Now there’s a little problem in all of this – Unicode doesn’t have a concept of language, it has code tables. If you’re lucky your language will be self contained in a single code table, for example, the characters for Armenian are contained in the code table  between 0x0530 and 0x058F. If you’re unlucky then they may be scattered all over the place. There’s no easy way to take a language and decide what code tables it needs and languages can be a geo-political nightmare so I’m afraid you’re going to have to learn your Unicode tables. The next version will contain five enums which contain every Unicode code table. You can then combine the enum values to safe list your desired characters via

UnicodeCharacterEncoder.MarkAsSafe(LowerCodeCharts lowerCodeCharts,
LowerMidCodeCharts lowerMidCodeCharts,
MidCodeCharts midCodeCharts,
UpperMidCodeCharts upperMidCodeCharts,
UpperCodeCharts upperCodeCharts)

I apologise in advance for the horrible method signature, however marking code tables as safe should be a once per application initialisation call. Once you safe list your language its characters will be left alone and not converted into their &#xxxx; values, which gives a rather nifty speed boost (one of the major sticking points for using AntiXSS has been the performance hit). The default safe code tables are Basic Latin, C1 Controls and Latin1 supplement, Latin Extended A, Latin Extended B, Spacing Modifier Letters, IPA Extensions and Combining Diacritical Marks. Obviously the fun characters in Basic Latin, < > & and " are always going to be encoded to their entity values.

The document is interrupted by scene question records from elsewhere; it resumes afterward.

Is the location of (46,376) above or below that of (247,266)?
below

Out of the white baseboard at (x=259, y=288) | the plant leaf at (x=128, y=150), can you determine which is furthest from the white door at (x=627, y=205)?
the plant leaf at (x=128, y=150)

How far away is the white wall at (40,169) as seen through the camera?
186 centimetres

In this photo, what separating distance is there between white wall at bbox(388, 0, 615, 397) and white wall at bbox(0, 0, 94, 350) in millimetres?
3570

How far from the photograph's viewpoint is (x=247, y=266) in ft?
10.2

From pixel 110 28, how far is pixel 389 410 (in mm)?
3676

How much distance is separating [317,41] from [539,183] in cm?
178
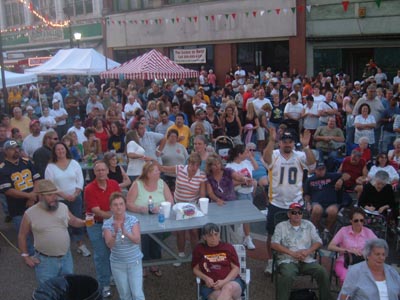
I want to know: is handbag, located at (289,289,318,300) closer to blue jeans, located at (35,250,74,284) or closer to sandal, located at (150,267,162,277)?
sandal, located at (150,267,162,277)

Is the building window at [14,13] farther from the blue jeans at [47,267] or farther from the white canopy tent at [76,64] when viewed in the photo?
the blue jeans at [47,267]

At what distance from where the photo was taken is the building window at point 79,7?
3317cm

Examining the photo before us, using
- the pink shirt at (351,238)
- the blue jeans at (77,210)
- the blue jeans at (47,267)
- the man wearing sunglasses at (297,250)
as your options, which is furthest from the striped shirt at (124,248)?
the pink shirt at (351,238)

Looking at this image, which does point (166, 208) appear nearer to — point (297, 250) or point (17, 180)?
point (297, 250)

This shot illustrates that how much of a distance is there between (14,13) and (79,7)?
36.2 feet

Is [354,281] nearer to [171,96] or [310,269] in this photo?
[310,269]

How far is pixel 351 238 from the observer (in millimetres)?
5793

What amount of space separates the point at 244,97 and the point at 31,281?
9.30 m

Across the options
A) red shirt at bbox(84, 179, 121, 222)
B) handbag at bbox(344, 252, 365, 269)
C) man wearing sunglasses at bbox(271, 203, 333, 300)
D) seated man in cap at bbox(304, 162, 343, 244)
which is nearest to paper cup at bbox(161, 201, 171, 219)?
red shirt at bbox(84, 179, 121, 222)

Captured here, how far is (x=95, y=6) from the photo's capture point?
32.3 m

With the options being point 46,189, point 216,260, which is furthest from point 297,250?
point 46,189

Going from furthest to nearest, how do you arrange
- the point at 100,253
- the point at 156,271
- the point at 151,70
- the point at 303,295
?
the point at 151,70 → the point at 156,271 → the point at 100,253 → the point at 303,295

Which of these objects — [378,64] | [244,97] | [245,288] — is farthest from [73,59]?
[245,288]

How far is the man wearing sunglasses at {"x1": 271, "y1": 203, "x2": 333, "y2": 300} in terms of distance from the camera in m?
5.50
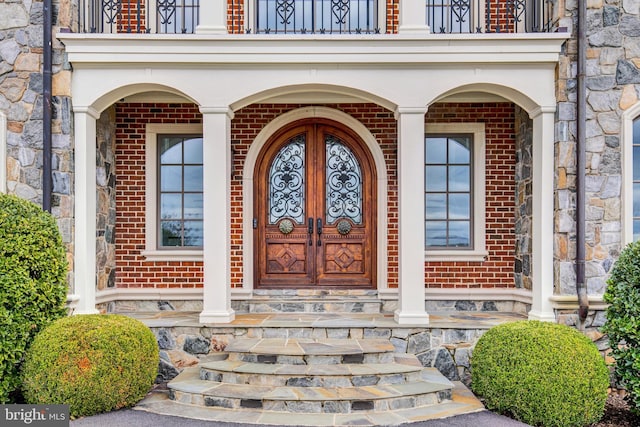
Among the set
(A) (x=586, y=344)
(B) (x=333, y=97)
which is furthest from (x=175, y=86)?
(A) (x=586, y=344)

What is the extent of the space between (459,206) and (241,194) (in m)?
3.23

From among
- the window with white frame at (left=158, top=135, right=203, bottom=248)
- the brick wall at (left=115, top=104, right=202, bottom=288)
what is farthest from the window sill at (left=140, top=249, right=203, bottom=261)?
the window with white frame at (left=158, top=135, right=203, bottom=248)

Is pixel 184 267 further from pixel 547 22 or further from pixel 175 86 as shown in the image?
pixel 547 22

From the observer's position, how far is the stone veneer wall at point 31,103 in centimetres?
698

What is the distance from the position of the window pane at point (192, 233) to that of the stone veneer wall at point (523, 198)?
4647mm

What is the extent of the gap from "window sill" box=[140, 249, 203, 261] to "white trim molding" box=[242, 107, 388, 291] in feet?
2.36

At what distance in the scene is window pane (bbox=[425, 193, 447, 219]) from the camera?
338 inches

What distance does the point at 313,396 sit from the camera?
18.3 ft

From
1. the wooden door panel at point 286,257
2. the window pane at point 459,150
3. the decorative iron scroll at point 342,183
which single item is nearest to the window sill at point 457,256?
the decorative iron scroll at point 342,183

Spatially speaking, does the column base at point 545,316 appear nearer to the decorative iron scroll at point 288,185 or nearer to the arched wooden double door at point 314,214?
the arched wooden double door at point 314,214

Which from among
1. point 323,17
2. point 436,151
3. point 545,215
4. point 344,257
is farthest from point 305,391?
point 323,17

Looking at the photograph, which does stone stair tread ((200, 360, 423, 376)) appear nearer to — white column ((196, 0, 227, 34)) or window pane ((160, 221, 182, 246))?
window pane ((160, 221, 182, 246))

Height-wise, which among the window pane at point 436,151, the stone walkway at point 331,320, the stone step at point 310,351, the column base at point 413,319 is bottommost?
the stone step at point 310,351

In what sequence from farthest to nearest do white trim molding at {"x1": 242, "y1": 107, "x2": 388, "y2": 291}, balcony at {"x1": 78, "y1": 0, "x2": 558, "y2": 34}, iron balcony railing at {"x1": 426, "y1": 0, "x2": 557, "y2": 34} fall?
1. white trim molding at {"x1": 242, "y1": 107, "x2": 388, "y2": 291}
2. balcony at {"x1": 78, "y1": 0, "x2": 558, "y2": 34}
3. iron balcony railing at {"x1": 426, "y1": 0, "x2": 557, "y2": 34}
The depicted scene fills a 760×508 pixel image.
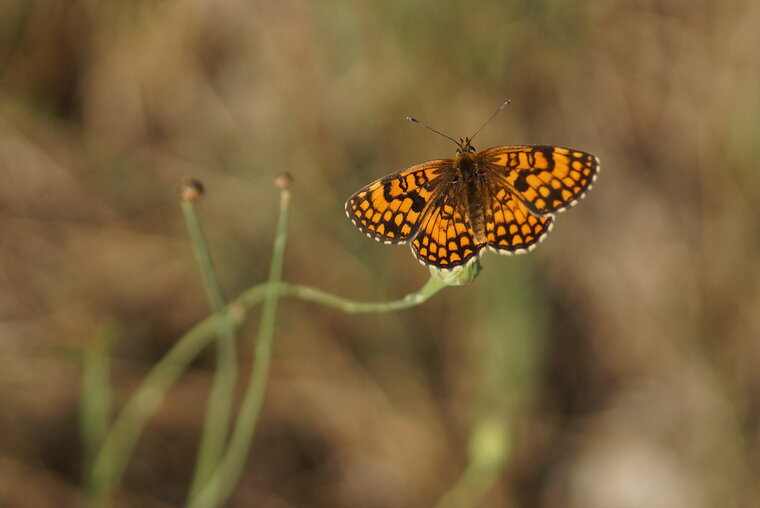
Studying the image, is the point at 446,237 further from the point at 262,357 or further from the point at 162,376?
the point at 162,376

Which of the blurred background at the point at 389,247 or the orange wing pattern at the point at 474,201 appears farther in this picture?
the blurred background at the point at 389,247

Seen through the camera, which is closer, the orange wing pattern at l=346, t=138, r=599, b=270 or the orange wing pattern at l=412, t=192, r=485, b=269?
the orange wing pattern at l=412, t=192, r=485, b=269

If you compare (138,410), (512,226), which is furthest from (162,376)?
(512,226)

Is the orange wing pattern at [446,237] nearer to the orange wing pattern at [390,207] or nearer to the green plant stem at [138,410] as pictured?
the orange wing pattern at [390,207]

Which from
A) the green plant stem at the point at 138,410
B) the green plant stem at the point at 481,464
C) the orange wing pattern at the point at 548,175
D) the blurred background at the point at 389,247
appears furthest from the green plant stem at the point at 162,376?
the green plant stem at the point at 481,464

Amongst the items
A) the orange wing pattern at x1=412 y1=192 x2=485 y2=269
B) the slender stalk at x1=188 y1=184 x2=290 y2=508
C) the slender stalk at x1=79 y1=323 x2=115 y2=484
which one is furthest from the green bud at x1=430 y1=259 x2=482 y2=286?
the slender stalk at x1=79 y1=323 x2=115 y2=484

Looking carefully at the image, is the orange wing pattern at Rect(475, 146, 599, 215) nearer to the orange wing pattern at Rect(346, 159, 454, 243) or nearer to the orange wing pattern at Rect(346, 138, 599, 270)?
the orange wing pattern at Rect(346, 138, 599, 270)
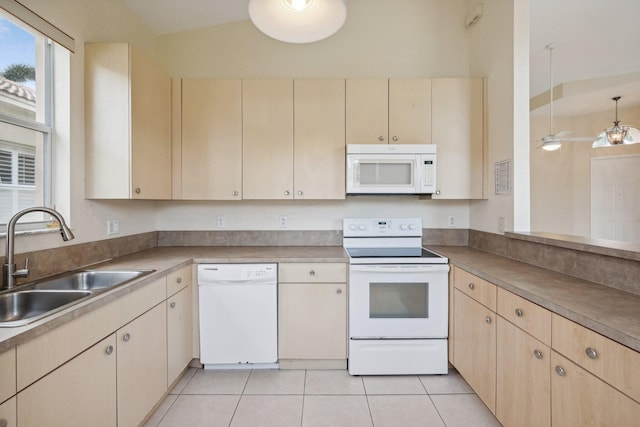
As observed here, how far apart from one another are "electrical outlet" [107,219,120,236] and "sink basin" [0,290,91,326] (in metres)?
0.76

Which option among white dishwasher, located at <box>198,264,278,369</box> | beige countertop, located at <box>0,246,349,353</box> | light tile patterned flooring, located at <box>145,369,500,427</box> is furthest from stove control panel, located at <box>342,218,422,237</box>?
light tile patterned flooring, located at <box>145,369,500,427</box>

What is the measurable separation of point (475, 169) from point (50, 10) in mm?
3023

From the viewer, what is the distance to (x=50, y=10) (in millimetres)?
1625

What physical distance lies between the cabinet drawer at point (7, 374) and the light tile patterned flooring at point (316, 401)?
3.53 ft

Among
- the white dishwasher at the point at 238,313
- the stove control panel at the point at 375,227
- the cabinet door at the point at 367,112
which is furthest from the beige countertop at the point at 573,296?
the white dishwasher at the point at 238,313

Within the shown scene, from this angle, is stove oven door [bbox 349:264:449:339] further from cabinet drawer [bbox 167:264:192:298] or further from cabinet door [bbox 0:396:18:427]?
cabinet door [bbox 0:396:18:427]

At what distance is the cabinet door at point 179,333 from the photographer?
73.0 inches

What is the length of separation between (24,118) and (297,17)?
157 cm

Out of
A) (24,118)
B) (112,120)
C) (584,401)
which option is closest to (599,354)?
(584,401)

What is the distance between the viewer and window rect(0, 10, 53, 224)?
1.47m

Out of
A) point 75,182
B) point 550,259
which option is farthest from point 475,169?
point 75,182

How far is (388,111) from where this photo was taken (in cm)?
238

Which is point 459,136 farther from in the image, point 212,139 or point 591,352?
point 212,139

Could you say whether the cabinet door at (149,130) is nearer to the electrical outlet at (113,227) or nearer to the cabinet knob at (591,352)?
the electrical outlet at (113,227)
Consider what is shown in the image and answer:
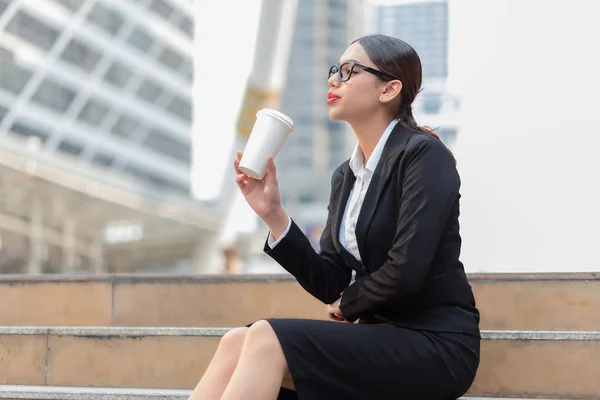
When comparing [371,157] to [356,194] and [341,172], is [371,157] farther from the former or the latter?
[341,172]

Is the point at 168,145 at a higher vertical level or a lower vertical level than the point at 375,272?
higher

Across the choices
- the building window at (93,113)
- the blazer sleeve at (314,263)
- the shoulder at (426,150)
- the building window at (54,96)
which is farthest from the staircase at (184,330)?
the building window at (93,113)

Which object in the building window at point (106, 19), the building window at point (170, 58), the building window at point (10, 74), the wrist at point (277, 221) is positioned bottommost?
the wrist at point (277, 221)

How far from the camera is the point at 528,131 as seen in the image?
17.2 feet

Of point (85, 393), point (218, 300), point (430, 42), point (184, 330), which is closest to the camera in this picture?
point (85, 393)

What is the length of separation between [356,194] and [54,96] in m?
29.5

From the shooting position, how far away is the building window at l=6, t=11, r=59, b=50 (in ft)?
93.9

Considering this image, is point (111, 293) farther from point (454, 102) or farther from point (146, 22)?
point (146, 22)

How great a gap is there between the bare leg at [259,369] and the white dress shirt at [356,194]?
426 millimetres

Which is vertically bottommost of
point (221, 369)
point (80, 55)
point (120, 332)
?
point (120, 332)

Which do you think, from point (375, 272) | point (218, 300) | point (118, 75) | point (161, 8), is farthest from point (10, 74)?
point (375, 272)

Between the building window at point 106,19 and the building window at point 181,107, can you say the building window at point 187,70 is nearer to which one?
the building window at point 181,107

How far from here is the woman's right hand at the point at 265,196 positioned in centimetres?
242

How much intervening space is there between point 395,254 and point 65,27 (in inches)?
1209
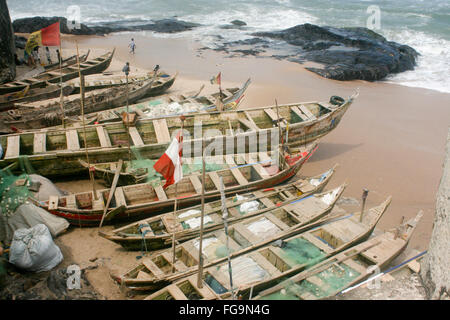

The safe list applies to all four *ML methods, HtmlEncode, HtmlAttributeEncode, XmlEncode and XmlAttributeEncode. HtmlAttribueEncode will also escape the space character and the apostrophe to their unicode character values, XmlEncode will change the apostrophe to &apos; and XmlAttributeEncode escapes the space and changes the apostrophe.

One added bonus of the new safe lists is that it will fix a problem with .NET 4.0, AntiXSS and UpdatePanels. If you replace the .NET 4.0 encoder with AntiXSS, as Phil detailed and then use update panels things can get a little confused -  the __EVENTVALIDATION field gets encoded, and not decoded, so / turns into &47; and all heck breaks loose. As the Basic Latin safe listing has been widened to leave more characters alone because they’re simply not dangerous the / character will remain a / and your update panels will work as expected.